Race and ethnicity

Race and ethnicity

Theoretical presuppositions

It’s important to note that many social policies have been influenced by eugenics principles. This means that, historically and to an extent today, social policies that intertwine considerations of race and mental health challenges are in fact racist.

Race and health

A full account of race and mental health challenges would need to account for: genetics, migration, material disadvantage, cultural factors, and racism.

Unfortunately, most accounts do not take all those factors into consideration.

Some of the following notes are taken from evidence collected in the UK, and therefore use terminology that is specific to that location. I apologise for the language used in this as I believe that people would prefer to identify themselves differently.

Compared to white people, people of African-Caribbean descent have lower rates of anxiety but higher rates of depression. Importantly, treatment rates for people of African-Caribbean descent are lower than those for white people.

People of colour are more likely to experience psychosis than white people, and this is mostly explained by high levels of social disadvantage across the lifespan.

When considering the above, caution must be taken because:

  1. Racial stratification is ever-present in white-dominated ‘developed’ societies. (placing developed into quotations because the definitions of developed tend to be very Eurocentric)
  2. The privilege of the dominant group (generally white people) is protected by claims of objectivity.
  3. Racial categories are often invented, manipulated and reproduced for political and ideological reasons. (while this sounds like an erasure of race, it is more to acknowledge that ideological beliefs surrounding superiority/inferiority of different races often influences policy)
  4. Racially oppressed groups can account for these processes if we were to listen to lived accounts.
  5. Critical race theory is predicted primarily on the aim of social justice claims rather than claims of scientific disinterest.

People of African-Caribben descent are much more likely than white people to make contact with mental health services via the legal system (courts, police, and prisons), but it is important to note that it is not the behaviour of people of colour that is the issue.

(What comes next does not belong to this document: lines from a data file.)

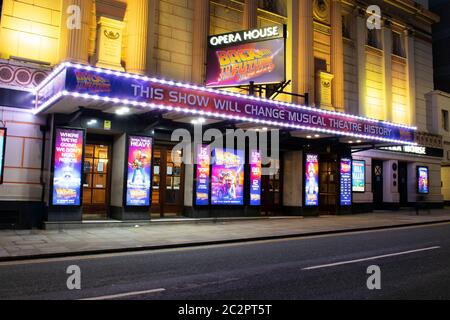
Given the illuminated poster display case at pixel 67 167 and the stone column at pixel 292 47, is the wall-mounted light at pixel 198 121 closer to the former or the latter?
the illuminated poster display case at pixel 67 167

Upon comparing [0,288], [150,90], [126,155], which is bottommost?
[0,288]

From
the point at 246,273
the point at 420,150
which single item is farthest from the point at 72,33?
the point at 420,150

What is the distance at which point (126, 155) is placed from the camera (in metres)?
15.6

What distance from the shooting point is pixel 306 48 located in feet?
71.7

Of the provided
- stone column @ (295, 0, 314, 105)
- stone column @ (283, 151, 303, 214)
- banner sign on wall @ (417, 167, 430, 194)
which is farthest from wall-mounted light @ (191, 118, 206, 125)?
banner sign on wall @ (417, 167, 430, 194)

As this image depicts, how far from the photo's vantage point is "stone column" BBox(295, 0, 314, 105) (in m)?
21.6

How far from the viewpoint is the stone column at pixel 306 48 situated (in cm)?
2161

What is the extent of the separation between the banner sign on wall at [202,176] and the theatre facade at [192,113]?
52mm

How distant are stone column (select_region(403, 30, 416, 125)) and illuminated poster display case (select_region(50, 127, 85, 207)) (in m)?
22.2

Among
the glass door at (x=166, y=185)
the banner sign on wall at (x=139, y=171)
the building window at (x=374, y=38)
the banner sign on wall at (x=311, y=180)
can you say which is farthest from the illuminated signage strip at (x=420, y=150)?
the banner sign on wall at (x=139, y=171)
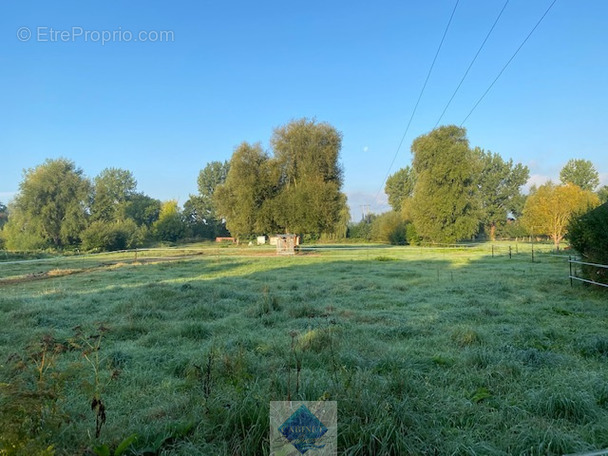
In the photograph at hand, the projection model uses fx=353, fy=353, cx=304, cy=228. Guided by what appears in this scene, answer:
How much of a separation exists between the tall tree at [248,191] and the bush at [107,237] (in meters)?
15.8

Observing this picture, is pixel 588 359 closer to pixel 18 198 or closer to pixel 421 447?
pixel 421 447

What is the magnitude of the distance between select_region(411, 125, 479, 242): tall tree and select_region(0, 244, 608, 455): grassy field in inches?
1227

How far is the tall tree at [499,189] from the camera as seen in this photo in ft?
208

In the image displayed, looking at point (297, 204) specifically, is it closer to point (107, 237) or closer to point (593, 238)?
point (593, 238)

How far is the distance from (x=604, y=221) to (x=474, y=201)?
3291 centimetres

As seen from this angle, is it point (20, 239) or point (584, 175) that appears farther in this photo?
point (584, 175)

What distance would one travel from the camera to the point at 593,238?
968cm

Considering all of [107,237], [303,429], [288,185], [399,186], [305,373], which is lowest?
[305,373]

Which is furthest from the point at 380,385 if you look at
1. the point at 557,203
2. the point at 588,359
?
the point at 557,203

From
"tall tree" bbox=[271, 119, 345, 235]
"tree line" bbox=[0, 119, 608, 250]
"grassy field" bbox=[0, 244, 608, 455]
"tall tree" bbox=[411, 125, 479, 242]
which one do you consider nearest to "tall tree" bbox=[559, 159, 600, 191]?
"tree line" bbox=[0, 119, 608, 250]

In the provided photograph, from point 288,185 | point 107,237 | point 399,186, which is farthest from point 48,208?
point 399,186

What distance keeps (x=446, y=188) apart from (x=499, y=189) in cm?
3362

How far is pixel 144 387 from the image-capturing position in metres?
3.48

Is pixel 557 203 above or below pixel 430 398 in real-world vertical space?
above
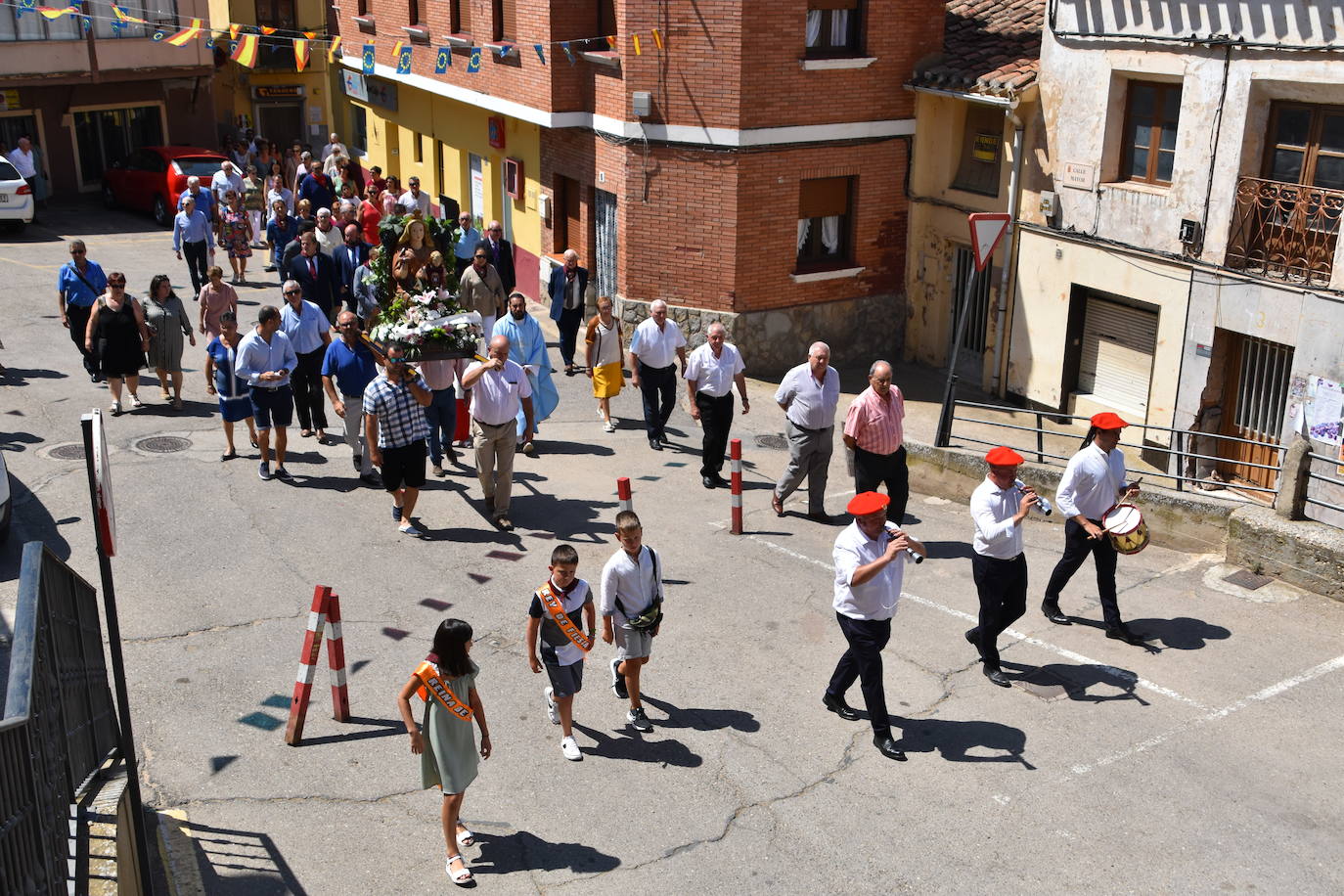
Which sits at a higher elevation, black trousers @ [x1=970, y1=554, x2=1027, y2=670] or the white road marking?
black trousers @ [x1=970, y1=554, x2=1027, y2=670]

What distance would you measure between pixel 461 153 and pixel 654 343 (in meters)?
11.7

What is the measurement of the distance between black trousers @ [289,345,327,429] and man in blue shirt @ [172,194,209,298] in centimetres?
612

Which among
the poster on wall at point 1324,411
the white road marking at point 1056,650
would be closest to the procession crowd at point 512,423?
the white road marking at point 1056,650

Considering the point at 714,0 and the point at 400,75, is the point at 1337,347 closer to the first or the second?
the point at 714,0

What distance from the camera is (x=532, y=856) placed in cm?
754

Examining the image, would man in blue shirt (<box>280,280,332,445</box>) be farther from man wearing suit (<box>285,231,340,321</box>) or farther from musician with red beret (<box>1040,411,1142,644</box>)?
musician with red beret (<box>1040,411,1142,644</box>)

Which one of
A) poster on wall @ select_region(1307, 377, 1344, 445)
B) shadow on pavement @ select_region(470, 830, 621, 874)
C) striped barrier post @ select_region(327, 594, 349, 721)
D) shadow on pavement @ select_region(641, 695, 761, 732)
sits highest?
poster on wall @ select_region(1307, 377, 1344, 445)

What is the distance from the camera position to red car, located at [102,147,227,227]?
26.7 m

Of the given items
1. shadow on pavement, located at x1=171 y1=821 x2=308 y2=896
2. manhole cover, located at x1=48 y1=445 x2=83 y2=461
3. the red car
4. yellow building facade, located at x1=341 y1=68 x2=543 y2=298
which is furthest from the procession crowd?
the red car

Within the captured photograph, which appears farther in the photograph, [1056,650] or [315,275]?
[315,275]

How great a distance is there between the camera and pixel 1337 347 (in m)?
13.4

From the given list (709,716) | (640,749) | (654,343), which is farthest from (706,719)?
(654,343)

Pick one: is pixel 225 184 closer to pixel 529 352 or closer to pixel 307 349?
pixel 307 349

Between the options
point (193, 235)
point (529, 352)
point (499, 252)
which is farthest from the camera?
point (193, 235)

It is the way in which other people react to their behaviour.

The over-representation of people of colour with diagnoses, which are often the result of involuntary detention, reveals that psychiatric theory and practice is part of wider racism in society.

The somatisation thesis

Women of South Asian descent often present mental distress as bodily symptoms. This is called the somatisation thesis.

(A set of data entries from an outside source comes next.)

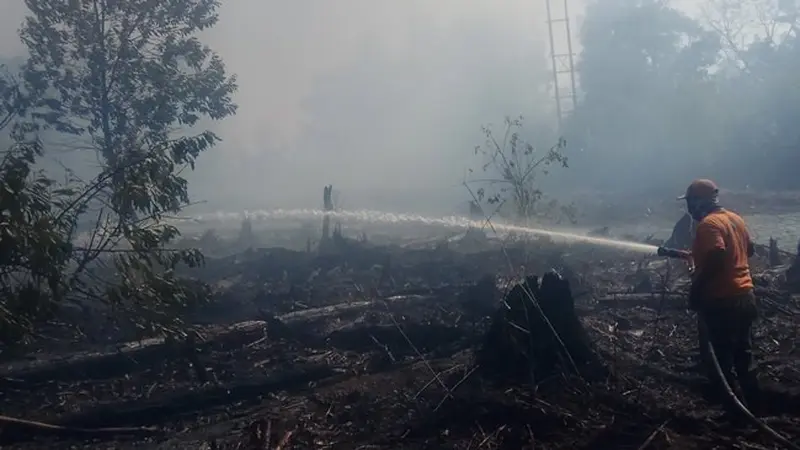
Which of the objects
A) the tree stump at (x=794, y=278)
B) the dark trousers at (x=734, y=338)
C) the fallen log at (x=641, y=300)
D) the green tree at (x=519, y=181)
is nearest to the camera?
the dark trousers at (x=734, y=338)

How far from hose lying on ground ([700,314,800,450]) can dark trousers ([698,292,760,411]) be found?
2.6 inches

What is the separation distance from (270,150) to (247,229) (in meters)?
29.6

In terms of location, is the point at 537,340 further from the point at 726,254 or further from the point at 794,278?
the point at 794,278

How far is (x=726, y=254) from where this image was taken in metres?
6.43

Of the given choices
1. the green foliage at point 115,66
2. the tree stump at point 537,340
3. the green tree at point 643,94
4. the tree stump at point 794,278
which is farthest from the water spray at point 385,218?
the green tree at point 643,94

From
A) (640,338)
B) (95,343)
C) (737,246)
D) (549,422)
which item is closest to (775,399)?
(737,246)

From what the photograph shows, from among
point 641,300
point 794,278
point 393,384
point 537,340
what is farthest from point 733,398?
point 794,278

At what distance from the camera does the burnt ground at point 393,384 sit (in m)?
6.42

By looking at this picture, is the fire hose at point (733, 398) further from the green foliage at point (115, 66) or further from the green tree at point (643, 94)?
the green tree at point (643, 94)

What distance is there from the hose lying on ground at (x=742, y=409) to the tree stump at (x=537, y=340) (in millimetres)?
1099

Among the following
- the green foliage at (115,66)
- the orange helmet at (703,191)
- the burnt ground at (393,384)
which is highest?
the green foliage at (115,66)

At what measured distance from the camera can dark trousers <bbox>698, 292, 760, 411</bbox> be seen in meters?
6.49

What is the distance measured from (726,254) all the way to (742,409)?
4.14ft

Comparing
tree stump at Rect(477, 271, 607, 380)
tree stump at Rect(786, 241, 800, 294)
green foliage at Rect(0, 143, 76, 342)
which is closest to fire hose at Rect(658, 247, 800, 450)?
tree stump at Rect(477, 271, 607, 380)
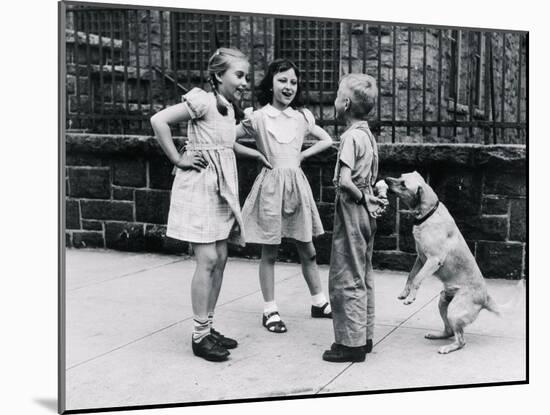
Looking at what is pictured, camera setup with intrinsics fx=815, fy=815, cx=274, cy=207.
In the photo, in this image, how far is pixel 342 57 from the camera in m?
5.37

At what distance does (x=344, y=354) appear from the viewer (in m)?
3.93

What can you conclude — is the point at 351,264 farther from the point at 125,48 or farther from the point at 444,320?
the point at 125,48

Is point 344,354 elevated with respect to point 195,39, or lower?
lower

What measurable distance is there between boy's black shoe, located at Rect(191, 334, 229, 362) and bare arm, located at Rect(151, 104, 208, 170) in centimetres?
84

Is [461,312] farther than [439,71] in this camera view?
No

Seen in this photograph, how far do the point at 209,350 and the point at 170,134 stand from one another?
1044 mm

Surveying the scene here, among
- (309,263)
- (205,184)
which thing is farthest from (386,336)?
(205,184)

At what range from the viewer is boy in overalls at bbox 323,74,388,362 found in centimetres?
380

This leads to a variety of problems when Westernised medicine attempts to address mental health challenges in women of South Asian descent, mainly because the oresentation of bodily symptoms is ambiguous. This leads to:

  1. Non-recognition of mental health challenges
  2. Non-recognition of link between physical ailments and emotional states
  3. Presentation of ailments despite some recognition of challenges to mental health
  4. Non-presentation of symptoms of mental health challenges to biomedical doctors.

The Western cultural imperialism of the psychiatric profession means that many women of South Asian descent are not appropriately assisted with challenges to mental health.

This is part of a series of summaries that I am doing in order to revise Sociology of Mental Health. It won’t be shared on social media, but anyone is welcome to read these posts if they would be of interest.